TCU Neeley Research Highlight – Combining leadership experience, Neeley faculty influence industry and academic leaders through research findings.
July 31, 2024
TCU Neeley’s Aaron Anglin, Associate Professor of Entrepreneurship and Will Drover, Department Chair for Entrepreneurship and Innovation in partnership with other experts find that while appearing older can initially help entrepreneurs secure funding, excessive age perceptions can negatively impact fundraising efforts.
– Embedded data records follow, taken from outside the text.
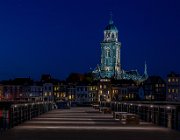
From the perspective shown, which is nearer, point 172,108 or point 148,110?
point 172,108

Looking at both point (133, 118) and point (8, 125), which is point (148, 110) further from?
point (8, 125)

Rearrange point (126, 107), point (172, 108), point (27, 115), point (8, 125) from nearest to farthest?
point (8, 125)
point (172, 108)
point (27, 115)
point (126, 107)

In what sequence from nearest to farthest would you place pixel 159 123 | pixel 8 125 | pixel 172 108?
pixel 8 125 < pixel 172 108 < pixel 159 123

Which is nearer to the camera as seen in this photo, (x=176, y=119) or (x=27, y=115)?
(x=176, y=119)

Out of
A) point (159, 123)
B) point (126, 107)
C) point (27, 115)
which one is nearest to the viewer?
point (159, 123)

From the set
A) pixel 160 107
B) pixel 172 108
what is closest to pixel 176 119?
pixel 172 108

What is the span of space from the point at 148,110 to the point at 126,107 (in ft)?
70.9

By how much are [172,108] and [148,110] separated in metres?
11.2

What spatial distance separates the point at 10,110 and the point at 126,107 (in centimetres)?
3473
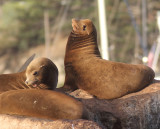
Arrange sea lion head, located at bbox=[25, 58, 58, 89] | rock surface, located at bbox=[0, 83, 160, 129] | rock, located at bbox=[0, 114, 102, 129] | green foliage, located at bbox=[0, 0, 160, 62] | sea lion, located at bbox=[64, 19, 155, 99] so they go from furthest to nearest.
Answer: green foliage, located at bbox=[0, 0, 160, 62] < sea lion, located at bbox=[64, 19, 155, 99] < rock surface, located at bbox=[0, 83, 160, 129] < sea lion head, located at bbox=[25, 58, 58, 89] < rock, located at bbox=[0, 114, 102, 129]

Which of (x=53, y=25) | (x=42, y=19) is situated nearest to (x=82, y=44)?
(x=53, y=25)

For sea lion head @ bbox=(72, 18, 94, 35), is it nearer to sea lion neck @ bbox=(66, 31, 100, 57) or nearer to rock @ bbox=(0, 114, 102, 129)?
sea lion neck @ bbox=(66, 31, 100, 57)

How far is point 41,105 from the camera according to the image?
3.22 metres

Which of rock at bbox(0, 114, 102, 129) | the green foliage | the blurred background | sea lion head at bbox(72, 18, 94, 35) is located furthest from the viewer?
the green foliage

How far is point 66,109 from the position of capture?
124 inches

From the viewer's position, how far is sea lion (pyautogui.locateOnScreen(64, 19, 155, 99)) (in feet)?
13.7

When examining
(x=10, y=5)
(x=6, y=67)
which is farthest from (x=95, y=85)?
(x=10, y=5)

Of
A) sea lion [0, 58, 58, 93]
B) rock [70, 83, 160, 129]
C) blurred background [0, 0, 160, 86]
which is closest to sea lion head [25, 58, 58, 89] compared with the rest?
sea lion [0, 58, 58, 93]

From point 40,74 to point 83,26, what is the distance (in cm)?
103

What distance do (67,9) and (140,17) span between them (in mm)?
6129

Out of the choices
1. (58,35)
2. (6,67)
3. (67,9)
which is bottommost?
(6,67)

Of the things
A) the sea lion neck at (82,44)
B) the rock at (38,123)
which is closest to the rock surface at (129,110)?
the sea lion neck at (82,44)

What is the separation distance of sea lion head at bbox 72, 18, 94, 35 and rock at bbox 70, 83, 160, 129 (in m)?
0.84

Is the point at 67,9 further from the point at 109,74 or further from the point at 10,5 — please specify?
the point at 109,74
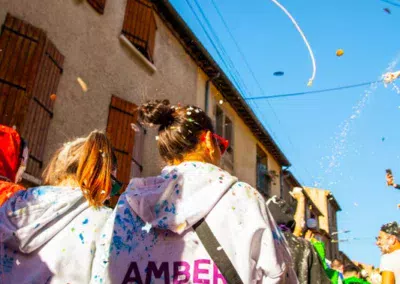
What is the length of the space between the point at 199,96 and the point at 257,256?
30.1ft

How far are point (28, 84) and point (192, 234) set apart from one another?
14.4ft

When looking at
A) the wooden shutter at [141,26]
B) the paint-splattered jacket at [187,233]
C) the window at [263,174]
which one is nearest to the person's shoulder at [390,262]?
the paint-splattered jacket at [187,233]

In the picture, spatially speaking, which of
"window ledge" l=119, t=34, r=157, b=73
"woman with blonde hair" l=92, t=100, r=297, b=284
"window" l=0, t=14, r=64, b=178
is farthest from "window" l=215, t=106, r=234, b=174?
"woman with blonde hair" l=92, t=100, r=297, b=284

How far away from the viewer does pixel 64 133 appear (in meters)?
6.00

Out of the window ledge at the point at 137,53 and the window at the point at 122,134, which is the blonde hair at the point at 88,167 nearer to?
the window at the point at 122,134

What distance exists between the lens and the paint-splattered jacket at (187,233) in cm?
149

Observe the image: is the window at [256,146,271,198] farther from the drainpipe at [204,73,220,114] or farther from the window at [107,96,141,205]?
the window at [107,96,141,205]

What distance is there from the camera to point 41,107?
5.51 meters

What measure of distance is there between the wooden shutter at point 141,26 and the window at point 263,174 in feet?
23.6

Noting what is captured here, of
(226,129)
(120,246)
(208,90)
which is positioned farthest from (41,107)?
(226,129)

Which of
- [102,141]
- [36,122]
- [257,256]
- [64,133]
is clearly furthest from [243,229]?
[64,133]

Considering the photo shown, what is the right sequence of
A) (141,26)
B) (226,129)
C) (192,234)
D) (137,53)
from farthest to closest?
(226,129) < (141,26) < (137,53) < (192,234)

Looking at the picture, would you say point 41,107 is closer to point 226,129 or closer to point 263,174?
point 226,129

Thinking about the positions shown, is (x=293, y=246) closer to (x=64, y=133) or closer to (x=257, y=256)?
(x=257, y=256)
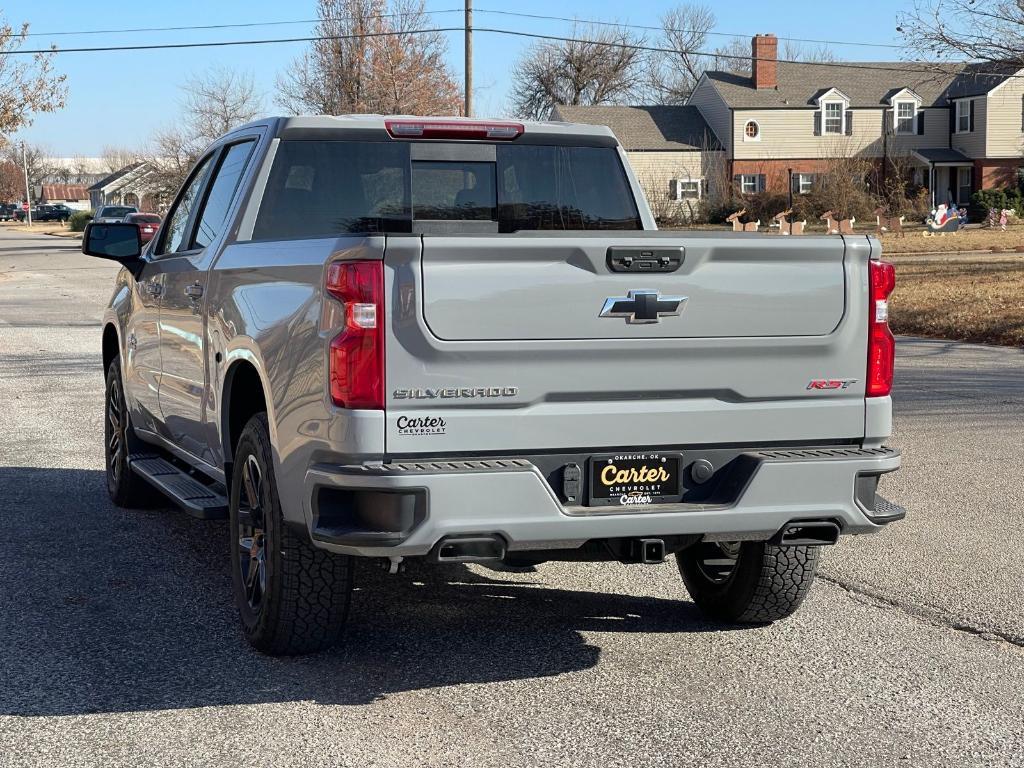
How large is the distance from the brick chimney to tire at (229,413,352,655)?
62.0m

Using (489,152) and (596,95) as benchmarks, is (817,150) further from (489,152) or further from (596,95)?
(489,152)

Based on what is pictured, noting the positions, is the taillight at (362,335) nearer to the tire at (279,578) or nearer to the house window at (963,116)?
the tire at (279,578)

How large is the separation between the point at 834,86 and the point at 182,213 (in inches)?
2437

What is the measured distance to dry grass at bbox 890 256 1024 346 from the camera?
1717 cm

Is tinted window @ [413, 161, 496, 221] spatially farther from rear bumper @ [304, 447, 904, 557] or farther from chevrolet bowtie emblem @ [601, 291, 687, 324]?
rear bumper @ [304, 447, 904, 557]

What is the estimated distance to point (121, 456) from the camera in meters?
7.78

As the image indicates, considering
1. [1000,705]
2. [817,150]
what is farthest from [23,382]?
[817,150]

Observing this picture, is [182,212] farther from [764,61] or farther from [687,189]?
[764,61]

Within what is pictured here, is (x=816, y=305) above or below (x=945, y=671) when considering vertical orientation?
above

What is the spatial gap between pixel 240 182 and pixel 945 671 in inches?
144

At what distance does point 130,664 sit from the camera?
4.98 metres

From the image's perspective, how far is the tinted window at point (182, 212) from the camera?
6910 mm

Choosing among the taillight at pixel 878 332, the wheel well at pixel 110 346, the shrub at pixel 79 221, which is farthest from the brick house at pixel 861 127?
the taillight at pixel 878 332

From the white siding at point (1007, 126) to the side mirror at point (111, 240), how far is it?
197 feet
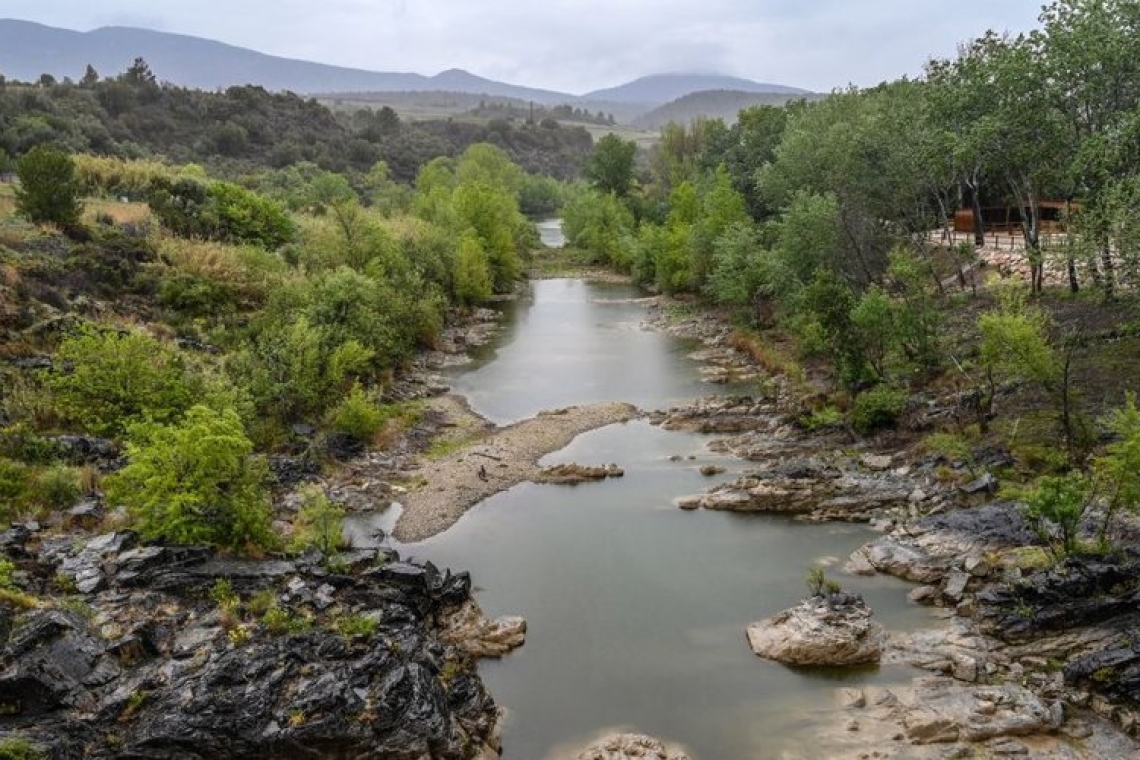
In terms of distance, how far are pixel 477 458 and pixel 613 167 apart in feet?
281

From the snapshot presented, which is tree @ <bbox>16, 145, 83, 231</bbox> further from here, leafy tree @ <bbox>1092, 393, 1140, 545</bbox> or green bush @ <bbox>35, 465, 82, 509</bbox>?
leafy tree @ <bbox>1092, 393, 1140, 545</bbox>

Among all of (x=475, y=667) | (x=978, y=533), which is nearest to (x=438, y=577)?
(x=475, y=667)

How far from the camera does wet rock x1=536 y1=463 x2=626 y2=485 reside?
1419 inches

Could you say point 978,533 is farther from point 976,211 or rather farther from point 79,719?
point 976,211

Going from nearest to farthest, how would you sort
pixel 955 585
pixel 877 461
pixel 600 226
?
pixel 955 585
pixel 877 461
pixel 600 226

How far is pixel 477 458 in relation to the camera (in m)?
38.1

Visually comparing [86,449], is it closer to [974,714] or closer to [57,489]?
[57,489]

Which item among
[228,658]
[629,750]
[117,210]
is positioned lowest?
[629,750]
The relationship between perceived age and funding is inverted-U-shaped, with perceptions of intelligence, creativity, and experience influencing this dynamic. (Journal of Business Venturing, 2024).
Abstract
Leveraging work on role theory and age stereotypes, we deploy a randomized experiment that uses AI to manipulate founder age in fundraising appeals. Broadly, we find that age perceptions matter to investors. Using 949 equity crowdfunding observations, we show that entrepreneurs benefit from appearing older when seeking funding. However, these benefits wane as age perceptions increase, and age perceptions eventually become detrimental to funding efforts, resulting in an inverted-U relationship between age perceptions and funding evaluations. Perceptions of founder intelligence, creativity, energy, and experience mediate this relationship. This study opens new frontiers by introducing founder age perceptions as an important, yet overlooked factor in entrepreneurial fundraising.